··· Supplied data

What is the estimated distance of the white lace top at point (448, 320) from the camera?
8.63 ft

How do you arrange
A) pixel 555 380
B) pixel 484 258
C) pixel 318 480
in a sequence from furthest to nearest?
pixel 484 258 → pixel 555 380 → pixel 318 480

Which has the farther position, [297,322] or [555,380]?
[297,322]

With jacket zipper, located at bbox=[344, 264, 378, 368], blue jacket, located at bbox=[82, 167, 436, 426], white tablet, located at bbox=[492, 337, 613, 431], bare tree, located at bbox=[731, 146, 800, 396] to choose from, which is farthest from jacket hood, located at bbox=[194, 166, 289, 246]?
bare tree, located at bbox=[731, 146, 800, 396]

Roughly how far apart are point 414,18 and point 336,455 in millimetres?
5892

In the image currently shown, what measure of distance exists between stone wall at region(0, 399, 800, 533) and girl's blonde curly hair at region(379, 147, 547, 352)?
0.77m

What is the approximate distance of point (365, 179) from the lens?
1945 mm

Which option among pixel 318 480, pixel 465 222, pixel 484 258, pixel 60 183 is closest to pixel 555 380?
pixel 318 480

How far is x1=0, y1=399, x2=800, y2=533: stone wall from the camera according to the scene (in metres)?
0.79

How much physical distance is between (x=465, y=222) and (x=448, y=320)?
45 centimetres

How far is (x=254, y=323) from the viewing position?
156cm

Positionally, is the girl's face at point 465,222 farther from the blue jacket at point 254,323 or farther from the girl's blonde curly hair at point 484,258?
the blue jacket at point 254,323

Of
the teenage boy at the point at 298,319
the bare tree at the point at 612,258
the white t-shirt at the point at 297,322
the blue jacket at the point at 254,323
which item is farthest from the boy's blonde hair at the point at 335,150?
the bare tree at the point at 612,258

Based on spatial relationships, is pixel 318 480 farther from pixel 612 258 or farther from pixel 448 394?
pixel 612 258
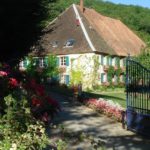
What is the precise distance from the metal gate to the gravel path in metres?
0.36

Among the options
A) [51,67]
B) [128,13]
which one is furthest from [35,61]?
[128,13]

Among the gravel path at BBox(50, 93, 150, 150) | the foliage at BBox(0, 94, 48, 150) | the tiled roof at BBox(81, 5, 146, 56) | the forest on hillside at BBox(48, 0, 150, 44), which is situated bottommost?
the gravel path at BBox(50, 93, 150, 150)

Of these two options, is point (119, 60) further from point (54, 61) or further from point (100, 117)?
point (100, 117)

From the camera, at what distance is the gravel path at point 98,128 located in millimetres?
14266

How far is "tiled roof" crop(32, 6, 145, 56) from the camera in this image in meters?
53.0

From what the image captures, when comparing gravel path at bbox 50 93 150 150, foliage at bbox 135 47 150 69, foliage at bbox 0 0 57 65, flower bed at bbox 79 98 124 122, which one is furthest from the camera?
foliage at bbox 135 47 150 69

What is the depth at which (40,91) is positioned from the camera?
10.9 m

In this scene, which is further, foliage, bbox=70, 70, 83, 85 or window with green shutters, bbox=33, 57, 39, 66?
foliage, bbox=70, 70, 83, 85

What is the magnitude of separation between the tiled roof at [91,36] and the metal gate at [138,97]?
108 ft

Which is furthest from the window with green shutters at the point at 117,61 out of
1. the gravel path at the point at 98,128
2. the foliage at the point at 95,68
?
the gravel path at the point at 98,128

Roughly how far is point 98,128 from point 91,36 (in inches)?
1439

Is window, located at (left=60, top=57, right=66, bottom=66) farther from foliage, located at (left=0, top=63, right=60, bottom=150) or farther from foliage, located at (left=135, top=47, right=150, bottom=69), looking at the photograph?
foliage, located at (left=0, top=63, right=60, bottom=150)

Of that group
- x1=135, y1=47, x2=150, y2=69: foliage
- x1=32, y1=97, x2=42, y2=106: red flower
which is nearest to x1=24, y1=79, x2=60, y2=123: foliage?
x1=32, y1=97, x2=42, y2=106: red flower

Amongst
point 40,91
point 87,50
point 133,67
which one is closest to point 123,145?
point 133,67
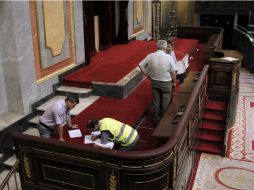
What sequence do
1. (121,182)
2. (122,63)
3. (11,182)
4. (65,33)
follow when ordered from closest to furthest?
(121,182) → (11,182) → (65,33) → (122,63)

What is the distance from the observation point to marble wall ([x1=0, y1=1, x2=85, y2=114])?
595 cm

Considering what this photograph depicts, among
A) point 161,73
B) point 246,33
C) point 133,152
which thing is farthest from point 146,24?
point 133,152

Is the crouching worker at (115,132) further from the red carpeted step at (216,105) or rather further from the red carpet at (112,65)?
the red carpeted step at (216,105)

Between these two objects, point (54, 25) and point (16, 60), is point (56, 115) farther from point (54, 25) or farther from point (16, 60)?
point (54, 25)

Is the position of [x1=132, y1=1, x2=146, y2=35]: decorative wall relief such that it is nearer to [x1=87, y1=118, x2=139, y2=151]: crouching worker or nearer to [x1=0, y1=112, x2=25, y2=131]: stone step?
[x1=0, y1=112, x2=25, y2=131]: stone step

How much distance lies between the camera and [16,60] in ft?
20.0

······

> [Do this]
Reproduce all of the material above word for word, leaving out the pictures.

> [In response]
What is the estimated distance of the white lace top at point (448, 320) from the camera?
8.63 ft

How do you arrange
A) pixel 555 380
B) pixel 484 258
C) pixel 318 480
in a sequence from furthest to nearest?
pixel 484 258 → pixel 555 380 → pixel 318 480

Which has the farther position, [297,322] or [555,380]?
[297,322]

With jacket zipper, located at bbox=[344, 264, 378, 368], blue jacket, located at bbox=[82, 167, 436, 426], white tablet, located at bbox=[492, 337, 613, 431], bare tree, located at bbox=[731, 146, 800, 396] to choose from, which is farthest from jacket hood, located at bbox=[194, 166, 289, 246]?
bare tree, located at bbox=[731, 146, 800, 396]

Roughly how far apart are point 414,18 and point 336,455 in millimetres?
5892

In the image currently shown, what measure of distance exists between stone wall at region(0, 399, 800, 533) and girl's blonde curly hair at region(379, 147, 547, 352)?
0.77m

What is the approximate distance of point (365, 179) from the lens?
1945 mm

Which option among pixel 318 480, pixel 465 222, pixel 484 258, pixel 60 183 is closest to pixel 555 380?
pixel 318 480

How far is x1=0, y1=399, x2=800, y2=533: stone wall from the camera according to the scene (in metres)?
0.79

How much physical distance is between (x=465, y=222) and (x=448, y=320)?
45 centimetres

How far is (x=254, y=323) from the viewing position?
156cm

Positionally, is the girl's face at point 465,222 farther from the blue jacket at point 254,323 or farther from the girl's blonde curly hair at point 484,258?
the blue jacket at point 254,323

Of
the teenage boy at the point at 298,319
the bare tree at the point at 612,258
the white t-shirt at the point at 297,322
the blue jacket at the point at 254,323
which item is farthest from the boy's blonde hair at the point at 335,150?
the bare tree at the point at 612,258

Based on spatial relationships, is pixel 318 480 farther from pixel 612 258 or farther from pixel 448 394?
pixel 612 258
What is the precise distance from the metal gate to the gravel path in metres?
0.36

Among the options
A) [51,67]
B) [128,13]
which one is furthest from [35,61]?
[128,13]

Among the gravel path at BBox(50, 93, 150, 150) | the foliage at BBox(0, 94, 48, 150) | the tiled roof at BBox(81, 5, 146, 56) | the forest on hillside at BBox(48, 0, 150, 44), which is situated bottommost?
the gravel path at BBox(50, 93, 150, 150)

Of these two options, is point (119, 60) further from point (54, 61) or further from point (100, 117)?
point (100, 117)

From the camera, at what distance is the gravel path at point 98,128 located in millimetres?
14266

How far is "tiled roof" crop(32, 6, 145, 56) from the camera in this image in meters?
53.0

From what the image captures, when comparing gravel path at bbox 50 93 150 150, foliage at bbox 135 47 150 69, foliage at bbox 0 0 57 65, flower bed at bbox 79 98 124 122, which one is furthest from the camera?
foliage at bbox 135 47 150 69

What is the depth at which (40,91) is positioned from the camera?
10.9 m

In this scene, which is further, foliage, bbox=70, 70, 83, 85 or window with green shutters, bbox=33, 57, 39, 66?
foliage, bbox=70, 70, 83, 85

What is the magnitude of separation between the tiled roof at [91,36] and the metal gate at [138,97]?
108 ft

Which is furthest from the window with green shutters at the point at 117,61 out of
1. the gravel path at the point at 98,128
2. the foliage at the point at 95,68
?
the gravel path at the point at 98,128

Roughly how far is point 98,128 from point 91,36 (in inches)?
1439

Is window, located at (left=60, top=57, right=66, bottom=66) farther from foliage, located at (left=0, top=63, right=60, bottom=150) or farther from foliage, located at (left=135, top=47, right=150, bottom=69), looking at the photograph?
foliage, located at (left=0, top=63, right=60, bottom=150)

Of that group
- x1=135, y1=47, x2=150, y2=69: foliage
- x1=32, y1=97, x2=42, y2=106: red flower
which is nearest to x1=24, y1=79, x2=60, y2=123: foliage?
x1=32, y1=97, x2=42, y2=106: red flower

Amongst
point 40,91
point 87,50
point 133,67
which one is closest to point 123,145?
point 133,67
What sequence do
1. (121,182)
2. (122,63)
3. (11,182)
4. (65,33)
follow when ordered from closest to furthest?
(121,182) → (11,182) → (65,33) → (122,63)

What is the distance from the observation point to marble wall ([x1=0, y1=1, x2=85, y2=114])?
595 cm

Considering what this photograph depicts, among
A) point 161,73
B) point 246,33
C) point 133,152
which thing is farthest from point 146,24?
point 133,152

Is the crouching worker at (115,132) further from the red carpeted step at (216,105) or rather further from the red carpet at (112,65)?
the red carpeted step at (216,105)

Between these two objects, point (54, 25) and point (16, 60), is point (56, 115) farther from point (54, 25) or farther from point (16, 60)?
point (54, 25)

Is the position of [x1=132, y1=1, x2=146, y2=35]: decorative wall relief such that it is nearer to [x1=87, y1=118, x2=139, y2=151]: crouching worker or nearer to [x1=0, y1=112, x2=25, y2=131]: stone step?
[x1=0, y1=112, x2=25, y2=131]: stone step

How much distance lies between the camera and [16,60] in ft?
20.0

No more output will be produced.